Un articolo pubblicato sul quotidiano "Il Sole 24 Ore" del 7 Luglio 2008, a pagina 5, presentava la situazione dei Comuni dal punto di vista dei conti. In particolare, l'articolo era corredato di una tabella in cui veniva riportata la graduatoria in base al debito per abitante dei Comuni capoluogo di provincia, aggiornata al 31 Dicembre 2006.
Il fenomeno e le sue implicazioni hanno fatto sorgere in
Roberto Zucchetti, Sindaco di Rho, la curiosità di scoprire in quale posizione si trovasse la Città di Rho rispetto ai dati nazionali. Questo il suo commento:
«Abbiamo visto la tabella sul "Sole 24 Ore", ci siamo chiesti dove siamo noi... e ci siamo spaventati.» .
Il motivo della reazione è presto chiarito: il Primo Cittadino di Rho ha fatto stilare dagli Uffici competenti un'analoga tabella, questa volta riferita ai Comuni della Lombardia con popolazione superiore ai 40.000 abitanti e a quelli della Provincia di Milano, con popolazione superiore ai 30.000 abitanti. Il raffronto tra l'indebitamento pro-capite tra i 32 Comuni presi in considerazione ha fatto emergere una situazione preoccupante: la città di Rho risulta al secondo posto in termini di ordine di indebitamento, ma occorre tenere presente che al primo posto c'è la città di Milano, di dimensioni ben diverse rispetto alla città di Rho.
2.060,32 Euro è l'indebitamento pro-capite al 31 Dicembre 2006. Per comprendere la portata di tale dato si possono prendere in considerazione le città di Legnano e quella di Mantova, simili alla città di Rho in termini di numero di abitanti e anche di servizi: la città di Legnano occupa la posizione numero 24, con un livello di indebitamento pro-capite pari a 428,47 Euro, mentre la città di Mantova, al 25° posto della classifica, vanta un debito pro-capite di 420,94 Euro.
La portata di un livello alto di indebitamento può essere spiegato dagli economisti, in termini di costi, di interessi passivi e di rischi di dissesto nelle finanze pubbliche.
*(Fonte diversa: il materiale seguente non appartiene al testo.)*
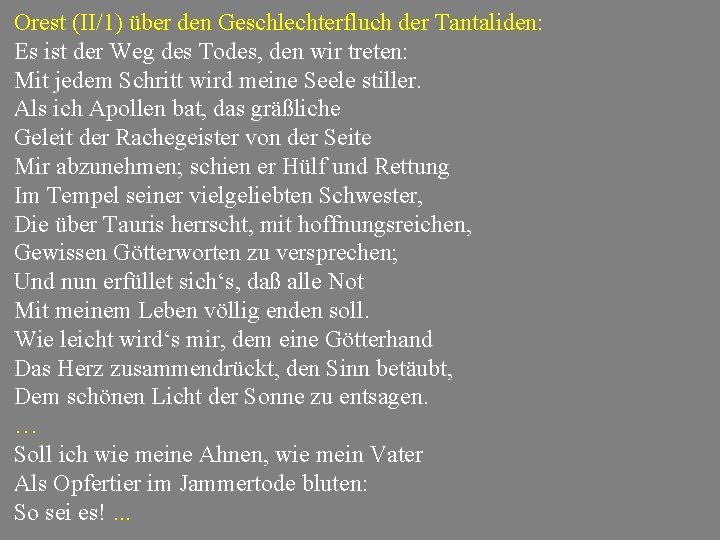 Orest (II/1) über den Geschlechterfluch der Tantaliden: Es ist der Weg des Todes, den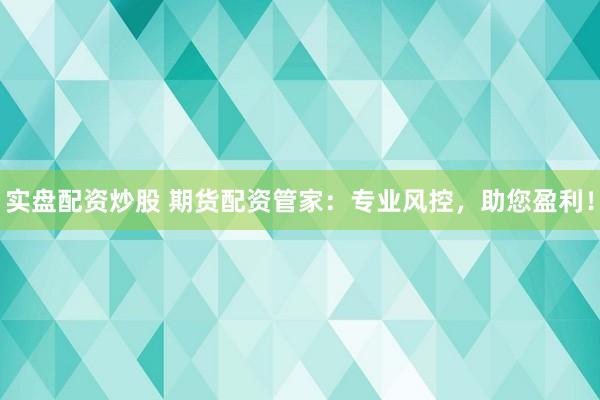 实盘配资炒股 期货配资管家：专业风控，助您盈利！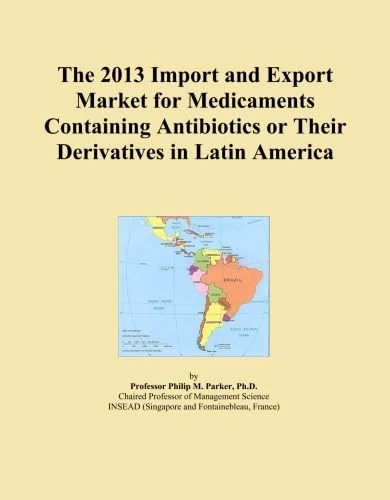 The 2013 Import and Export Market for Medicaments Containing Antibiotics or Their Derivatives in Latin America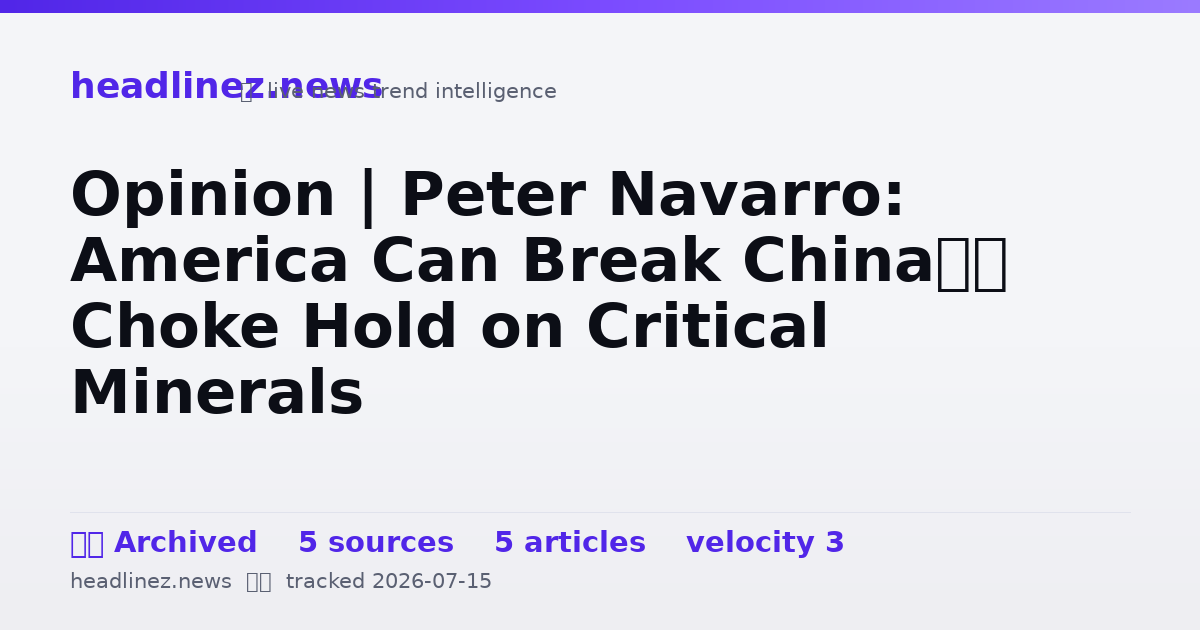 Visual summary for Opinion | Peter Navarro: America Can Break China’s Choke Hold on Critical Minerals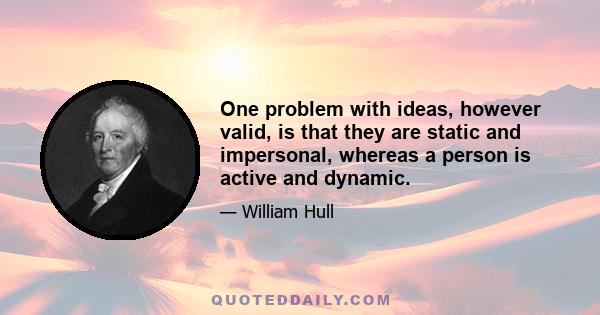 One problem with ideas, however valid, is that they are static and impersonal, whereas a person is active and dynamic.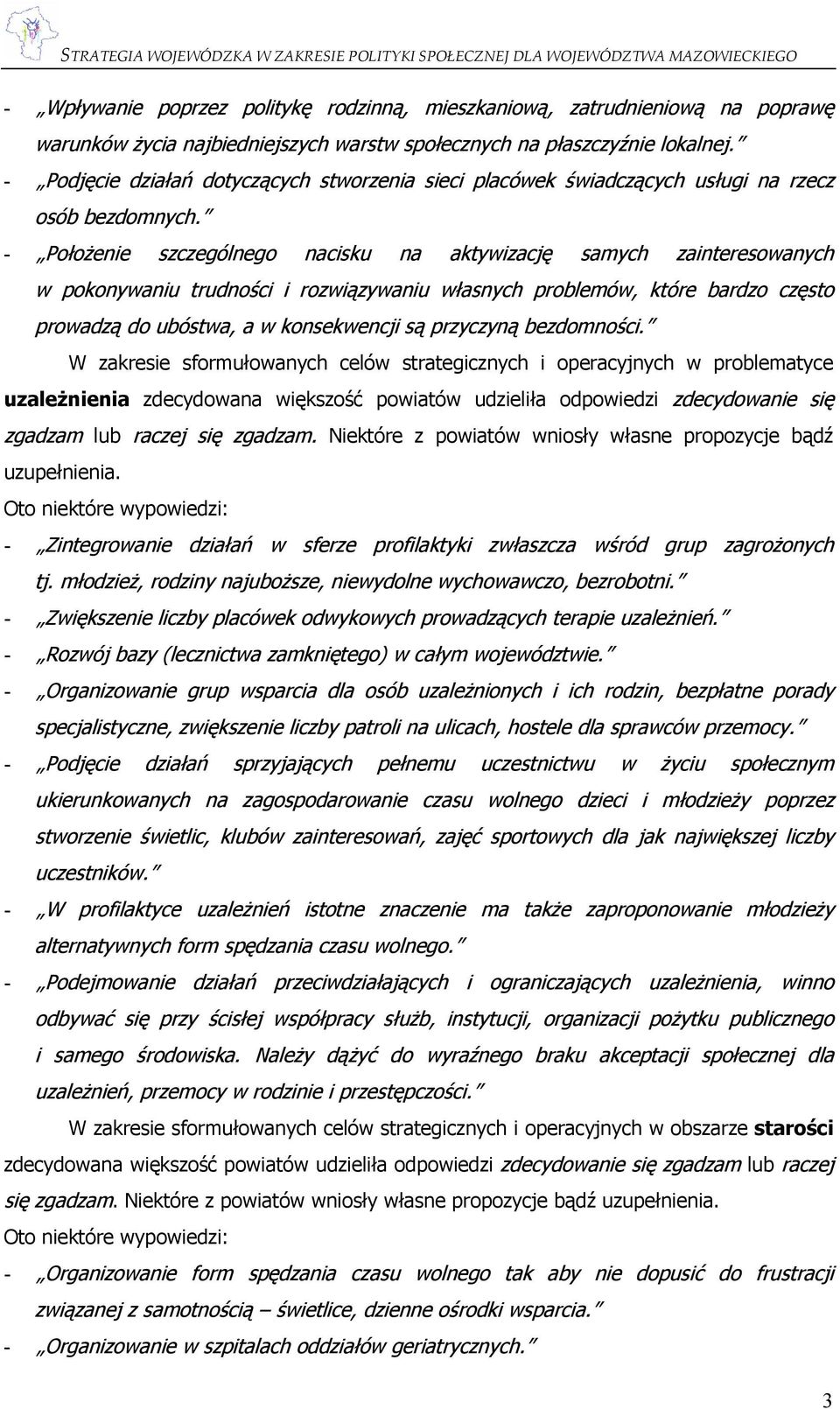 - Położenie szczególnego nacisku na aktywizację samych zainteresowanych w pokonywaniu trudności i rozwiązywaniu własnych problemów, które bardzo często prowadzą do ubóstwa, a w konsekwencji są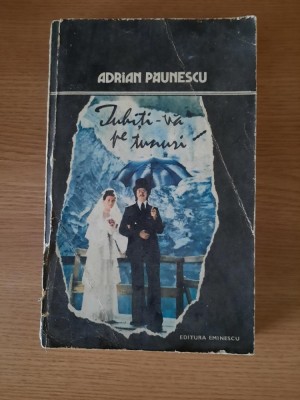 IUBITI-VA PE TUNURI &amp;ndash; ADRIAN PAUNESCU (Editia PRINCEPS &amp;ndash; 1981) foto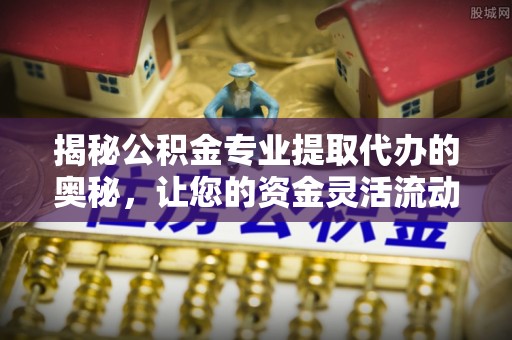 谢通门揭秘公积金专业提取代办的奥秘，让您的资金灵活流动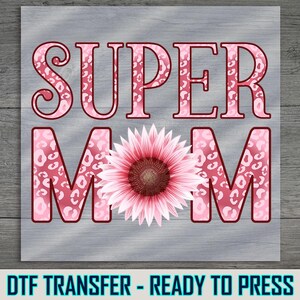 Leopard Super Mom DTF Transfer: Floral Sunflower Print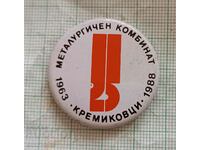 Badge - 25 years Kremikovtsi Metallurgical Combine 1963 1988
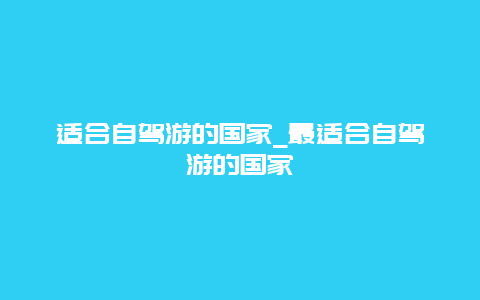 适合自驾游的国家_最适合自驾游的国家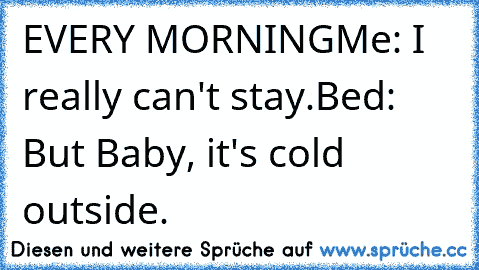 EVERY MORNING
Me: I really can't stay.
Bed: But Baby, it's cold outside.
L'interpretazione di
Marco Tizzoni, Assessore al Bilancio del Comune di Rho, contribuisce a identificare i possibili rischi di una situazione così critica, quale è quella emersa dall'indagine fatta realizzare dal Sindaco di Rho. Questa il suo commento:
«Questo debito pro-capite è uno degli agenti principali per i quali ci siamo trovati un bilancio "ingessato" e con pochi spazi di manovra, senza contare le altre problematiche ereditate dalle passate Amministrazioni, come A.Se.R. e i contenziosi con Fiera. A maggior ragione, la politica intrapresa dall'Amministrazione Comunale di attenzione all'accensione di ulteriori mutui è corretta. L'utilizzo di strumenti finanziari alternativi, quali ad esempio i Piani Integrati, è indubbiamente la modalità migliore per riportare il livello di indebitamento a soglie meno preoccupanti. Non verrà al momento preso in considerazione alcun aumento delle imposte comunali verso i Cittadini, anche perché riteniamo l'imposizione fiscale già al massimo della sostenibilità. Contiamo, nell'arco del mandato, di allontanarci dai primi posti di questa critica classifica.»